• _OBJECTIVE A_
In the post about rewriting the forge as a state machine, how long is the bake window before V1 gets deleted?
• _OBJECTIVE B_
Continue the post about rewriting the forge as a state machine, starting after its last sentence.

• _PAGE_

__________

Skip to content
All posts
Behind the Scenes2026-04-2711 min readBy Todd Nigro

We rewrote the forge as a state machine. The cutover took five days.

A two-pipeline migration that most teams take a quarter to complete shipped in five builds. Not because it was easy — because three years of strangler-fig discipline factored V1 into reusable modules years before V2 needed them. A retrospective on the build sequence, the 3:1 reuse ratio, and the architectural debt we deliberately did not pay.

The headline

SongForgeAI's forge page was rewritten as a state machine. The cutover from the legacy imperative path (V1) to the state-machine architecture (V2) shipped over five builds in a single working day. V1 still exists as the rollback target; the bake window is 14 days and then it gets deleted.

__________

• _MATERIAL SHOWN_
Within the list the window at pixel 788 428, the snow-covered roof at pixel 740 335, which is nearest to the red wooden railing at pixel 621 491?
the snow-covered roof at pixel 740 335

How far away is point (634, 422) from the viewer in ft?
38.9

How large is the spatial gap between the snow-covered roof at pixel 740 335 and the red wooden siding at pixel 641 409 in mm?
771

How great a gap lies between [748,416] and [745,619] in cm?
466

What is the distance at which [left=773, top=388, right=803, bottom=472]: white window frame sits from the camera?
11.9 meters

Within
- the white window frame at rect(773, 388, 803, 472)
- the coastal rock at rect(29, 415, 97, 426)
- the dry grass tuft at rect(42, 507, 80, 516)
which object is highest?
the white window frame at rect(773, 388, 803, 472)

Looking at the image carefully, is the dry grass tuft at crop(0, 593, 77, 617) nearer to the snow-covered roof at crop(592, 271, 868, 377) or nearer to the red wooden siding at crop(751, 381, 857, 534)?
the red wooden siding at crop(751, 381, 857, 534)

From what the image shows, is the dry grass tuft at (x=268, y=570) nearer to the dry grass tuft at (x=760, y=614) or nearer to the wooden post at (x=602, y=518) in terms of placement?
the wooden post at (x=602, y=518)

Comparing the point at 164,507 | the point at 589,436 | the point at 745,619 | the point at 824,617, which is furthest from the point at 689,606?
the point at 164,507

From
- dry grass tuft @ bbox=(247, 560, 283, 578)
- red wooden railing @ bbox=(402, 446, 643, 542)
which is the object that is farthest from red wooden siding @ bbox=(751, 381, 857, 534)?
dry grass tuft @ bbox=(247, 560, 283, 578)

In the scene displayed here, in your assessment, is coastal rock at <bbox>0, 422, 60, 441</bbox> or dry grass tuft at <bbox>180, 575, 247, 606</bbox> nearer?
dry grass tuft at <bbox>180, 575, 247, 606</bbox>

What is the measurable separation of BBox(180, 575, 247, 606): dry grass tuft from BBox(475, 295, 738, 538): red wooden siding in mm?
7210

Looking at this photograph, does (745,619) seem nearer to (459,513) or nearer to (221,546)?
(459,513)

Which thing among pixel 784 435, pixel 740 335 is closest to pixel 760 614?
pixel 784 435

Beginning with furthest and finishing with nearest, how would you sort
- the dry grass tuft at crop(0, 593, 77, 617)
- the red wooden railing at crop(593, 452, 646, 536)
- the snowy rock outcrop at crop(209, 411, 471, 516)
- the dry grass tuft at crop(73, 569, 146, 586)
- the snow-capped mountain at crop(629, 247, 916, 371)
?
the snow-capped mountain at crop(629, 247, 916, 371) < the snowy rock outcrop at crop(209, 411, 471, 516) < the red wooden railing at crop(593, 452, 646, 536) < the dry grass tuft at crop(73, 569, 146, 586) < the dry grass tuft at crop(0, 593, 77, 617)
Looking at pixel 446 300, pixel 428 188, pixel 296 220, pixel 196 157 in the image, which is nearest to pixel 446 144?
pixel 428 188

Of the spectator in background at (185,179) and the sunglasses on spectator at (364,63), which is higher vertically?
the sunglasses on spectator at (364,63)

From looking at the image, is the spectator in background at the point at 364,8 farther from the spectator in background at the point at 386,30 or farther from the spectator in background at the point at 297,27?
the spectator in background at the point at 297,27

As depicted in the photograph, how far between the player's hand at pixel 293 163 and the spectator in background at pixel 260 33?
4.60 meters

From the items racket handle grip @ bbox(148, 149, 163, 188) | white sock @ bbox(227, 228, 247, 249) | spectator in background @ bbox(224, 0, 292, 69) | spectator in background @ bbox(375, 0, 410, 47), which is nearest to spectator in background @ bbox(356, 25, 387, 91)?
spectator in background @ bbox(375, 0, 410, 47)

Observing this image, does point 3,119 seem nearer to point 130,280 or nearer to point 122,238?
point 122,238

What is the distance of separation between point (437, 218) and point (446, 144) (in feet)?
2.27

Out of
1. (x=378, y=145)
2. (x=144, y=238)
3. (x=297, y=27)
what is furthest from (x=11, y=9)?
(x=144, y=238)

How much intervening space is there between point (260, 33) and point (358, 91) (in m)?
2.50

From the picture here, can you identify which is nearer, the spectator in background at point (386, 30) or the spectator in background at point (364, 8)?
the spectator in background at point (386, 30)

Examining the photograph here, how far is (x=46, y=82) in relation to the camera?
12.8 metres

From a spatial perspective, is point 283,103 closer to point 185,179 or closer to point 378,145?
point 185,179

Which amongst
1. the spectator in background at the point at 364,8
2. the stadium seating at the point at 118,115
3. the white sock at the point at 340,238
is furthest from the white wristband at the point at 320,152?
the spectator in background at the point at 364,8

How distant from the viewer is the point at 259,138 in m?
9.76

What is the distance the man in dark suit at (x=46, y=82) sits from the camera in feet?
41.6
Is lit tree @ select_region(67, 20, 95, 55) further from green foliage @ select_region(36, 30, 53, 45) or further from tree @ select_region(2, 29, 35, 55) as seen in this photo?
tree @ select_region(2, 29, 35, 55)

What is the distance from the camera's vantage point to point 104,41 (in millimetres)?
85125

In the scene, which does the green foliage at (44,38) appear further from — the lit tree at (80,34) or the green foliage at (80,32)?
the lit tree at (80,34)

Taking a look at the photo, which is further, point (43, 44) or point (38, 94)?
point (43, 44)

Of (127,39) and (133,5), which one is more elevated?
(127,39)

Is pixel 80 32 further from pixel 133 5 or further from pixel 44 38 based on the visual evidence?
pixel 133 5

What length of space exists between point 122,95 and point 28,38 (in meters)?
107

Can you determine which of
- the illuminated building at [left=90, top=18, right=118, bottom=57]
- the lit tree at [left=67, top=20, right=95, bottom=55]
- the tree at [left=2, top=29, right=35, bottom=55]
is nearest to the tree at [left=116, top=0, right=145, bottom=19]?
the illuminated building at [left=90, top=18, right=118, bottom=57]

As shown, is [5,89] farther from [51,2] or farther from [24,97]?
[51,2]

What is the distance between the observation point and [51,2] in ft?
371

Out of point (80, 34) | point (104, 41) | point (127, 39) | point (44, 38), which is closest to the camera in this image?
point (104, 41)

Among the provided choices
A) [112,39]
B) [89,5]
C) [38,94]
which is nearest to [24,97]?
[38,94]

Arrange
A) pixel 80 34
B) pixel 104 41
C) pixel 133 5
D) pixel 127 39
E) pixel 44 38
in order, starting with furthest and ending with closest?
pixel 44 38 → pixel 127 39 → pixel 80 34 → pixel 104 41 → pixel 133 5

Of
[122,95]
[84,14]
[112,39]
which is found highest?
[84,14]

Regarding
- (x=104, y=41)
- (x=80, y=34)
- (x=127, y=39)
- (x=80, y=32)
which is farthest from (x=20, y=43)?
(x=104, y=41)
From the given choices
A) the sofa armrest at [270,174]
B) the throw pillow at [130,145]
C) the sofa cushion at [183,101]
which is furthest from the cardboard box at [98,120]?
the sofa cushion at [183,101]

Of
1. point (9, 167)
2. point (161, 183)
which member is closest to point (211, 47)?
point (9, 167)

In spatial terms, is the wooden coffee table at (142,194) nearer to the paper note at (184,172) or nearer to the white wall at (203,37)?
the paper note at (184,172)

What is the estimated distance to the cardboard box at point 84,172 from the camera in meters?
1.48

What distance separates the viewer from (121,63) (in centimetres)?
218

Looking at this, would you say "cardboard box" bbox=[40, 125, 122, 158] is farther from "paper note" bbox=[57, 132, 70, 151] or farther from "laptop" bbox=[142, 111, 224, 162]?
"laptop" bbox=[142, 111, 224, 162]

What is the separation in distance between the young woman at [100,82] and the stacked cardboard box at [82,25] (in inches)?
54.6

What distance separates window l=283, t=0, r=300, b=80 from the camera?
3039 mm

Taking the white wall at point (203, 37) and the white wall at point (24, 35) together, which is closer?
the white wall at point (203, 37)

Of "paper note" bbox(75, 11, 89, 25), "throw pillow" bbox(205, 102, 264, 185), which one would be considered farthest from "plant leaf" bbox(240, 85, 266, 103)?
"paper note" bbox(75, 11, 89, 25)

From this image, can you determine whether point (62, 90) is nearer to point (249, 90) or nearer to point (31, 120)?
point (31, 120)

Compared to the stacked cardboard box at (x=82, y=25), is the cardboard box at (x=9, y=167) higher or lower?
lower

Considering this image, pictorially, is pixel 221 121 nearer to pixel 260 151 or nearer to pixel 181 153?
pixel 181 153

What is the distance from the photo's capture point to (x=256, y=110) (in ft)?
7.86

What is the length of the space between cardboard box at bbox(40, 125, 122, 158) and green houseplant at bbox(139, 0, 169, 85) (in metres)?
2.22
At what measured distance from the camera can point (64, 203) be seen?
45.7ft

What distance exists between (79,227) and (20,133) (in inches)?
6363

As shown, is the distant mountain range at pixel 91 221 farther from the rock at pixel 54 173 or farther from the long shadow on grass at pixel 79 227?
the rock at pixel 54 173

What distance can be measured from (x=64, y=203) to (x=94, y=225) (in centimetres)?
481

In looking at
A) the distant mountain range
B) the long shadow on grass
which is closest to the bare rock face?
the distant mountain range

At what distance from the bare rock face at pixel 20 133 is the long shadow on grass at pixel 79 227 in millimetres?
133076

__________

• _TASK OUTPUT A_
14 days.

• _TASK OUTPUT B_
Most cutovers of this shape — replacing the spine of a multi-thousand-LOC product surface — take a quarter. Some never finish. This one shipped in a day because the actual rewrite work had been done in the background for three years, distributed across roughly 100 commits, none of which knew it was preparing for a V2.

This post is the trail. The principle worth taking from it is simple: refactor compounds. Extract-method discipline that looks like local cleanup at the time accumulates into reuse-ratios that make the next architectural shift cheap.

The build sequence

B1532 — Batch mode

V2 had been admin-only since B1047. The shell handled single-song forges end-to-end with a clean state-machine loop. Batch mode (5–10 songs back-to-back, queue-builder + cooldowns + wake-lock + per-song persistence + 429 retry) had zero coverage.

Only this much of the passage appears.